Par amendement, il a été proposé d’ajouter une 4e tranche d’âge pour que les actifs qui ont commencé à travailler entre 20 et 21 ans puissent partir à 63 ans et un plancher de 43 annuités de cotisations a été intégré. Toutefois, au regard des conditions cumulatives à respecter, certaines personnes qui peuvent prétendre à un départ anticipé pour carrière longue devraient cotiser plus de 43 ans. Le Gouvernement doit encore préciser ces règles dans des décrets.

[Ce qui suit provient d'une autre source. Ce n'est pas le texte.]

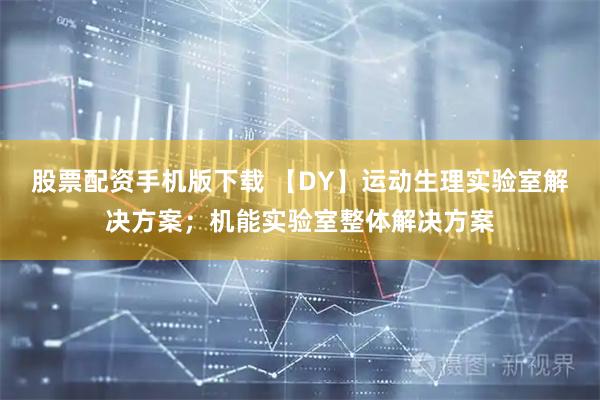 股票配资手机版下载 【DY】运动生理实验室解决方案;机能实验室整体解决方案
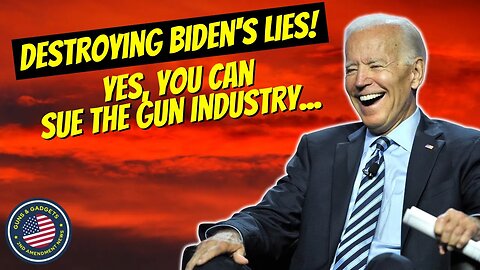 Destroying Biden's Lies! Yes, You CAN Sue The Firearms Industry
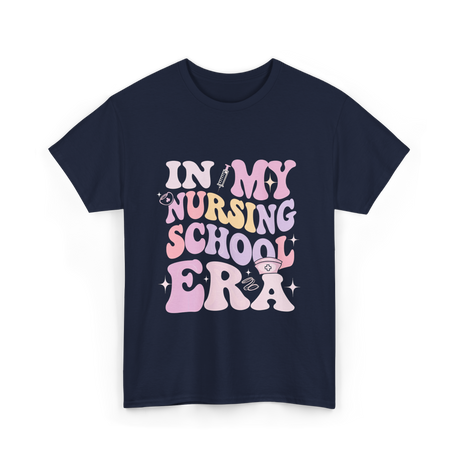 In My Nursing School Era Nursing T-Shirt - Navy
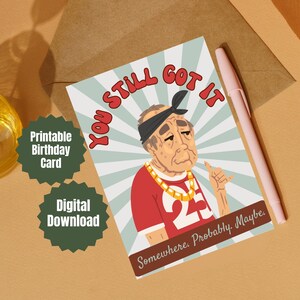Cartão de aniversário para imprimir em casa para um pai descolado Cartão de aniversário para impressão Cartão de felicitações digital para o vovô brilhante Cartão de felicitações digital "Você ainda tem" para o aniversário dele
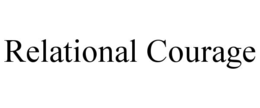 relational courage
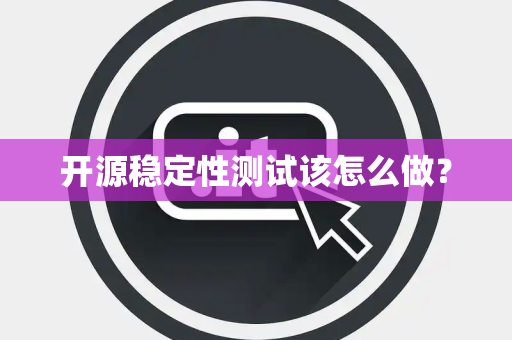 开源稳定性测试该怎么做？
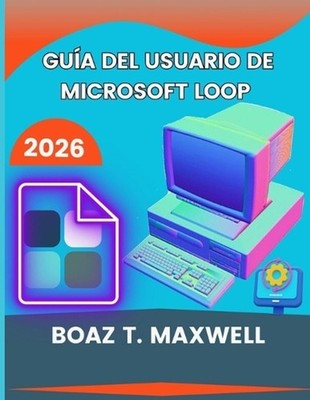 Gua Del Usuario De Microsoft Loop: Instrucciones sencillas paso a paso para usar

Aménagement du dispositif de départ anticipé pour les personnes invalides, en inaptitude et en situation de handicap
Si vous êtes en situation d'invalidité ou d'inaptitude, la réforme des retraites 2023 vous permettra de continuer de partir à 62 ans au taux plein en créant un âge de départ anticipé spécifique.
Si vous êtes travailleur handicapé, vous pourrez toujours partir à compter de vos 55 ans, mais avec des conditions plus souples. En effet, aujourd'hui, pour prétendre à un départ anticipé pour handicap, il faut remplir une condition de durée d'assurance, ainsi que d'une durée d'assurance effectivement cotisée. La réforme va supprimer cette condition cumulative en ne conservant que la condition d'avoir cotisé un nombre minimal de trimestres. La reconnaissance de la période de travail en situation de handicap lors du départ à la retraite sera également allégée.
De même, si vous avez subi un accident du travail ou une maladie professionnelle (AT-MP), les conditions seront aussi assouplies et vous pourrez partir à la retraite 2 ans avant l’âge légal. Par exemple, si un accident du travail ou une maladie professionnelle a entrainé une incapacité d’au moins 10 %, vous pourrez partir deux ans avant l’âge légal, si cette incapacité est liée à une exposition à des facteurs de pénibilité. Vous n'aurez à justifier que d'une durée d'au moins 5 ans d'exposition durant votre carrière au lieu de 17 ans, actuellement.
Les travailleurs exposés à l'amiante pourront toujours bénéficier d'un départ à 50 ans comme aujourd'hui.
La reconnaissance et la prévention de la pénibilité au travail facilitées
L’objectif de cette réforme dans la prévention de l’usure professionnelle est d’assurer le maintien dans l’emploi et d'éviter l’exposition aux risques professionnels, tels que les troubles musculo-squelettiques qui touchent particulièrement les personnes qui exercent des métiers physiques ou répétitifs (port de charges lourdes, postures pénibles, vibrations mécaniques, etc.). Ainsi, davantage de salariés pourront bénéficier du compte professionnel de prévention (C2P) grâce à un abaissement des seuils des principaux facteurs d'exposition aux risques professionnels. Il s'agit notamment des travailleurs de nuit ou ceux exposés à plusieurs risques professionnels (températures extrêmes, équipes successives alternantes, travail répétitif, le bruit, etc.). Aussi, ils se verront octroyer plus de points, plus rapidement, leur permettant d’augmenter les possibilités d’utilisation du C2P. Si vous êtes dans ce cas, ce compte professionnel de prévention vous permettra par exemple de financer un congé de reconversion afin de changer de métier plus facilement ou de passer à temps partiel.
Par ailleurs, vous bénéficierez d'un suivi médical renforcé pour adapter votre poste de travail ou changer d'emploi en fonction de l'avis de la médecine du travail.
En revanche, le Conseil constitutionnel a censuré la création d'un fonds d'investissement dans la prévention de l'usure professionnelle. Il devait être instauré dans le but, entre autres, de soutenir financièrement les employeurs dans leurs actions de sensibilisation, de prévention et de reconversion.